재입사자 연말정산이라는 검색 키워드를 tokenizing한 결과 아래와 같이 재입사자, 연말정산이라고 분류해냈다. 허나, 위에서와 같이

1	['재입사자', '연말정산']

sorted_list에 포함된 질문들을 보면 대부분 연말정산이 들어가있는 질문들이 유사도가 높다는 것을 확인할 수 있었다. 이런 문제점은 필자의 개인적인 생각으로 input matrix로 TF-IDF matrix를 사용했기 때문에 전체 질문 건수에서 연말정산이 차지하는 비율이 높다보니 나타나는 현상이라고 생각했다. 이를 해결하기 위해 먼저 필자는 각 분야의 질문의 수를 맞추거나 다른 방법의 input matrix를 사용해서 문제를 해결해야 할 것이라고 생각했다.

criterion_sentence_by_token = [" ".join(criterion_tokens)]
criterion_vec = vectorizer.transform(criterion_sentence_by_token)

criterion_vec=svd.transform(criterion_vec)

svd_l2norm_vectors = normalize(vecs, axis=1, norm='l2')
svd_l2norm_criterion_vectors = normalize(criterion_vec, axis=1, norm='l2').reshape(100,1)
cosine_similarity = np.dot(svd_l2norm_vectors, svd_l2norm_criterion_vectors)

ls=[]
for idx, cosine_similarity in enumerate(cosine_similarity.tolist()):
    ls.append((idx, cosine_similarity))
sorted_list = sorted(ls, key= lambda x: x[1], reverse=True)

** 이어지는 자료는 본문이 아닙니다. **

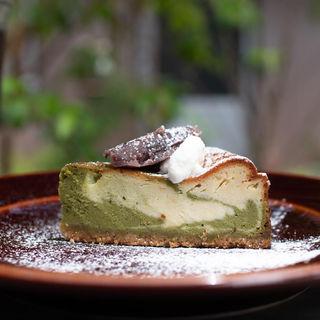抹茶とホワイトチョコとあんこのチーズケーキ(パーランド (parland))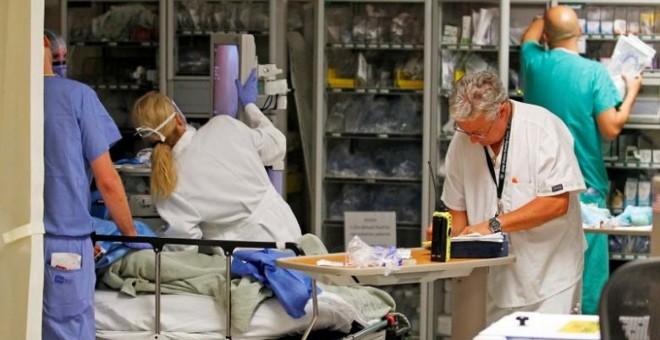 Médicos y enfermeras tratan a un paciente en el Ryder Trauma Center, del Jackson Memorial Hospital, en Miami (Florida, EEUU). REUTERS / Joe Skipper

criterion_tokens_list = []
for i in np.arange(len(sorted_list)):
    criterion_tokens_list.append(criterion_tokens)
show_list_noun = []
for sorted_lists, criterion_tokens in zip(sorted_list, criterion_tokens_list):
    idx=sorted_lists[0]
    similarity=sorted_lists[1]
    tf_list=[]
    for token in criterion_tokens:
        tf_list.append(token in raw_data['question'].loc[idx])
    if (np.array(tf_list) == True).all():
        show_list_noun.append((idx, similarity))
show_list_noun

show_list_index = []
for idx, score in show_list:
    show_list_index.append(idx)

show_list_noun_index = []
for idx, score in show_list_noun:
    show_list_noun_index.append(idx)

set(show_list_noun_index) == set(show_list_index)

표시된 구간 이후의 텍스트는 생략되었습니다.